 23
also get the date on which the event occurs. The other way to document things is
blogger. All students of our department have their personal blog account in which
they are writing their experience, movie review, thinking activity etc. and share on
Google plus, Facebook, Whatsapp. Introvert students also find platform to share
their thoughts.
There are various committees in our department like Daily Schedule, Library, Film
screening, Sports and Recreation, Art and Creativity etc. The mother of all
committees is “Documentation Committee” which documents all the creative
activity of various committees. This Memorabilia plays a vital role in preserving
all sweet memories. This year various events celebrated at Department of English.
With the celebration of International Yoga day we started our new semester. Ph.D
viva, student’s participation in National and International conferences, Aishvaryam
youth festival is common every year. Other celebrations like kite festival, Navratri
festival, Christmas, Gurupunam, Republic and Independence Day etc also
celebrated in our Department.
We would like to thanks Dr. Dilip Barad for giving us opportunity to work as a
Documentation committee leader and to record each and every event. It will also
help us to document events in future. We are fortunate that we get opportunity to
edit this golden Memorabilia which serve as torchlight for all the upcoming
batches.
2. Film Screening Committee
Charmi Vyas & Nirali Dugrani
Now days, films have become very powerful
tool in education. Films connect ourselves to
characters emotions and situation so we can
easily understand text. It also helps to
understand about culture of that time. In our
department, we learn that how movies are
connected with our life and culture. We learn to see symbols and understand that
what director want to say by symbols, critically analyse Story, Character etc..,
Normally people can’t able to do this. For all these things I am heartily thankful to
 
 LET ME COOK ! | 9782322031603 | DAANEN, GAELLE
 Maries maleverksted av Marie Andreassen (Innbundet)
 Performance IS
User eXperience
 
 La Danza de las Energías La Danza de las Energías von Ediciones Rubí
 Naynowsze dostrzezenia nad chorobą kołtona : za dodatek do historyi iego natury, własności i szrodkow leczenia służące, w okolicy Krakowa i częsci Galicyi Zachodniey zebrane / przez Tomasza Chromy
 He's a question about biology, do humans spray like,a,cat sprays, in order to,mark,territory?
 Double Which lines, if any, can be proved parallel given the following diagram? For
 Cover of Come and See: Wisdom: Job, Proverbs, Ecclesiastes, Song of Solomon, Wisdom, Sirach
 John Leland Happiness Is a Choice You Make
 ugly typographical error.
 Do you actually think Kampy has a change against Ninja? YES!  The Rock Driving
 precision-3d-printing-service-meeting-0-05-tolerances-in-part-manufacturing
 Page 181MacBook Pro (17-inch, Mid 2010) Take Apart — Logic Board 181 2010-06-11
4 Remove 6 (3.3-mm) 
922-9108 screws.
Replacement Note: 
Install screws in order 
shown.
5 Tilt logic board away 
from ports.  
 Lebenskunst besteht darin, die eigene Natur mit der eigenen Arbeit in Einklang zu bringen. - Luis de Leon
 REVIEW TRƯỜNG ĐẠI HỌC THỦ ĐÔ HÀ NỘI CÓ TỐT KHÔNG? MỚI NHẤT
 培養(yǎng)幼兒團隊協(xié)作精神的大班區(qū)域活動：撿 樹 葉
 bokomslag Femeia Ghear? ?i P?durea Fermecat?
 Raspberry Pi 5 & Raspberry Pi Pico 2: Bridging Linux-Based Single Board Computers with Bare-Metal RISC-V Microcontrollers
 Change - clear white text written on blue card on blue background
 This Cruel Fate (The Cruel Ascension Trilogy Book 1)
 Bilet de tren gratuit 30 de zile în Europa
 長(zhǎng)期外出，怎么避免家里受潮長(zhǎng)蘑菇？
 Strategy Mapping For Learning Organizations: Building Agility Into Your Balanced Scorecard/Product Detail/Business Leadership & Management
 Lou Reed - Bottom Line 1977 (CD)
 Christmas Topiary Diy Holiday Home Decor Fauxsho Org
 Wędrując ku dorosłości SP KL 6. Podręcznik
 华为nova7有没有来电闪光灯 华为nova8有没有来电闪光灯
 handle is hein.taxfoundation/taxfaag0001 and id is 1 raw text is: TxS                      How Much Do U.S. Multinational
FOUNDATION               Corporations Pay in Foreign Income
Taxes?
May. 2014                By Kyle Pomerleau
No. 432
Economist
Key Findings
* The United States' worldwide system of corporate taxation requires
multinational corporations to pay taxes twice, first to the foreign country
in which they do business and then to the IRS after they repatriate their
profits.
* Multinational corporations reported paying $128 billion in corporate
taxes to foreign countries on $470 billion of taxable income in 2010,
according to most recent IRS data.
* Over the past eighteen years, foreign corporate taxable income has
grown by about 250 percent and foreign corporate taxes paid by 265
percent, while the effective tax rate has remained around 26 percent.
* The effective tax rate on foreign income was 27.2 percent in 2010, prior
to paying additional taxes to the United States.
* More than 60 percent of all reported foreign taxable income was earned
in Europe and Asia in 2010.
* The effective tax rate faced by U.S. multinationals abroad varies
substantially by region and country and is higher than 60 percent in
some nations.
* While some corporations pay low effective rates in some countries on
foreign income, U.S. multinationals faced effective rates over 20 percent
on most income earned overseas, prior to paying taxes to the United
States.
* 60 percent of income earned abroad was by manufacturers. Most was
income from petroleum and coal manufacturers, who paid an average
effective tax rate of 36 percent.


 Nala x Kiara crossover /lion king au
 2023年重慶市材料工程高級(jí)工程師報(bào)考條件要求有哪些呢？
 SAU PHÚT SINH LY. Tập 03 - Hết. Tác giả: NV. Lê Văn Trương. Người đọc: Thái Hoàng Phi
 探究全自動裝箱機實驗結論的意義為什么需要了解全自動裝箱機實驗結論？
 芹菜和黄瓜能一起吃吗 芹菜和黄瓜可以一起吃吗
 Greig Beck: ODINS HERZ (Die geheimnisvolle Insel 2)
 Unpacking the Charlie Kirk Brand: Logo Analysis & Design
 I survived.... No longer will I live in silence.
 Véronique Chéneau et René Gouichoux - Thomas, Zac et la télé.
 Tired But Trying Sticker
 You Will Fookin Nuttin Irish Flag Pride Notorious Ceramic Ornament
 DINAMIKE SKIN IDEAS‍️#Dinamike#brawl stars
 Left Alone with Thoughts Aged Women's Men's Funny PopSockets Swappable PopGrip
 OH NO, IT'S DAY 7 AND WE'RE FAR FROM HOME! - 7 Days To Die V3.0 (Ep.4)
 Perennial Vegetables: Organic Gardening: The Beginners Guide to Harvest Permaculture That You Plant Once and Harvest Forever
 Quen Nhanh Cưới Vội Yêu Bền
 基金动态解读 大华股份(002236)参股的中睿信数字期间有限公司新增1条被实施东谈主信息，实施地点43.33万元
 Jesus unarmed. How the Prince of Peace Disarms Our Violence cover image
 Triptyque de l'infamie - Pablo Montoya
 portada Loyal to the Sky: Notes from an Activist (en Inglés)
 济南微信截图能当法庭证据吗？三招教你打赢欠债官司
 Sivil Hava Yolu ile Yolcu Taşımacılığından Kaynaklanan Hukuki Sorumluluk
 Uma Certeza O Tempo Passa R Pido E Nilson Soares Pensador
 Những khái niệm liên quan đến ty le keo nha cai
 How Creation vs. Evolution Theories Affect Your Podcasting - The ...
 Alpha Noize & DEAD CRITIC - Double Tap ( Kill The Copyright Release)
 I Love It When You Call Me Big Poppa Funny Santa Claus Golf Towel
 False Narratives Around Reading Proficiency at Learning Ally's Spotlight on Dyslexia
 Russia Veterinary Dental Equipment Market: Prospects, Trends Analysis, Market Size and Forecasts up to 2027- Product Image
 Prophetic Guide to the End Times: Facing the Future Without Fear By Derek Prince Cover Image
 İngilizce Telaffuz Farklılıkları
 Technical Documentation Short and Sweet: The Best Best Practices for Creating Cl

——

- PROBLEM TO SOLVE -
Only one stretch of the entries above is wanted: the lines from the one containing "Double Which lines, if" through the one containing "ugly typographical error.". Please reproduce it exactly.

- SOLUTION TO THE PROBLEM -
 Double Which lines, if any, can be proved parallel given the following diagram? For
 Cover of Come and See: Wisdom: Job, Proverbs, Ecclesiastes, Song of Solomon, Wisdom, Sirach
 John Leland Happiness Is a Choice You Make
 ugly typographical error.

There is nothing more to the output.